Nationalcoach Giovanni Trapattoni wird sich vor solcher Unterschätzung hüten. Sein Irland oder Estland – nur der Sieger dieses Playoffs wird nächstes Jahr bei der Europameisterschaft in Polen und der Ukraine spielen. Zwar gilt Trapattonis irische Elf als haushoher Favorit. Doch Estland hat in seiner EM-Quali-Gruppe die meisten Punkte auswärts gesammelt. Und ist deren eigentliche Sensationsmannschaft. Völlig unerwartet schafften es die Fußballer aus der nördlichsten der Baltenrepubliken mit ihren 1,3 Millionen Einwohnern, Zweiter der Gruppe C zu werden und sich damit eine Playoff-Chance überhaupt zu erspielen. Dabei schien im Juni schon alles verloren zu sein. Binnen vier Tagen fing man sich eine 0:2-Pleite beim Fußballzwerg Färöer und eine 0:3-Niederlage gegen Italien ein.

Doch dann legte Estland mit drei Siegen in drei Spielen einen nicht mehr erwarteten Endspurt hin. Im vorletzten Gruppenmatch drehte Konstantin Vassiljev einen 0:1-Rückstand gegen Nordirland mit zwei Toren zu einem 2:1-Sieg. Auch wer sich bislang in Estland herzlich wenig für Fußball interessiert hat – der Name dieses Mittelfeldspielers, der für Amkar Perm in der russischen Liga spielt und jedes dritte der estnischen Tore geschossen hat, dürfte ihm kaum entgangen sein. Und fragt man in Tallinn nach einem gewissen Sergei Pareiko, ist die Chance auf eine richtige Antwort groß: Das ist doch der Junge, der bei uns im Tor steht.

Vom Fußballfieber schreiben die Zeitungen, und das scheint kein unpassender Ausdruck. Die Tickets für das Spiel gegen Irland waren binnen einer halben Stunde ausverkauft. Schließlich ist es ja auch 87 Jahre her, dass eine Nationalmannschaft aus Estland letztmals an einem internationalen Fußballwettbewerb teilnehmen konnte. Bei der Olympiade 1924 in Paris reichte es damals zu einem einzigen Spiel, das 0:1 gegen die USA verloren wurde. Noch vor drei Jahren, bei der Qualifikation für die Schweiz-Österreich-EM, war man chancenlos. Und nun konnte man in der eigenen Qualifikationsgruppe mit Serbien und Slowenien zwei jedenfalls auf dem Papier starke Konkurrenten ausschalten. Auf der Fifa-Weltrangliste kletterte man binnen drei Jahren von Platz 137 auf 58. Was hat sich geändert?

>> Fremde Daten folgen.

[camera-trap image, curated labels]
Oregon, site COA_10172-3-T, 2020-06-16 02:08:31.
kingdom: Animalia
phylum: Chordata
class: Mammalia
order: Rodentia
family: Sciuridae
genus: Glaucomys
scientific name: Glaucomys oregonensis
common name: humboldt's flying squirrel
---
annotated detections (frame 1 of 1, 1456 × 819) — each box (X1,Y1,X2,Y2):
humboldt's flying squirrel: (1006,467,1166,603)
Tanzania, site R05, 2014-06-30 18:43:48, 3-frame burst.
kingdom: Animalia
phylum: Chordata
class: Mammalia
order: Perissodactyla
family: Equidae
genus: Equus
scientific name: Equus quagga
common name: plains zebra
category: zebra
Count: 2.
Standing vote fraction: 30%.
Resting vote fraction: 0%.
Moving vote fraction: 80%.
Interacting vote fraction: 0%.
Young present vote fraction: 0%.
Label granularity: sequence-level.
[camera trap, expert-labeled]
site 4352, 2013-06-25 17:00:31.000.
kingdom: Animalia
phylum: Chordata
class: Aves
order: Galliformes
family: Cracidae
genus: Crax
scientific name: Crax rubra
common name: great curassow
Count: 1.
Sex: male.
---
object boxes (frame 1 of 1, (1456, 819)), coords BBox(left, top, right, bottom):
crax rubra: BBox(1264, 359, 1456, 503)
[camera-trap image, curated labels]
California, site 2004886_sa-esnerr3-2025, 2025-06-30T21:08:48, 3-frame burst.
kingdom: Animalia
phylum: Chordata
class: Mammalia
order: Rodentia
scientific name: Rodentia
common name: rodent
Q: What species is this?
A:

Sie konnten unbeschwert aufspielen, die estnischen Kicker, weil sie wie üblich nichts zu verlieren hatten. Plötzlich schien dann aber etwas möglich. Man machte zwar nicht viele, aber ein paar richtig schöne Tore. Und statt wie sonst in Qualifikationsrunden am Ende immer mehr abzubauen, spielte die Elf angesichts wachsender Chancen auf ein Weiterkommen immer besser. Wohl auch ein Verdienst von Nationaltrainer Tarmo Rüütli, dessen Vertrag nun schon vor den Playoffs bis 2013 verlängert wurde.

Hat es der „Russensport“ in Estland also endgültig geschafft? Schon zu Sowjetzeiten war Fußball – ebenso wie Eishockey – eine Domäne der russischstämmigen Bevölkerung. Auch nach Erringung der Unabhängigkeit hatte Fußball für den russischsprachigen Bevölkerungsteil größere Bedeutung. Aus Tradition und weil es für russischsprachige Jugendliche weniger andere Hobbymöglichkeiten gab. Doch wer keinen estnischen Pass hatte – und den bekamen in den 1990er Jahren auch in Estland geborene Russischstämmige nicht –, durfte nicht in der Nationalmannschaft spielen. Die estnischen Politiker übertrugen ihre diskriminierende Staatsbürgerschaftspolitik auf das Spielfeld und verboten dem Fußballverband, was die Fifa erlaubt hatte: in Estland geborene Spieler mit einem Fremdenpass das Nationaltrikot tragen zu lassen. Den eigenen Ergebnissen tat solche Ausgrenzungspolitik nicht gut. Estland verlor jahrelang jedes Spiel. Bilanz der Qualifikation für die EM 1996: zehn von zehn Spielen verloren und ein Torverhältnis von 3:31.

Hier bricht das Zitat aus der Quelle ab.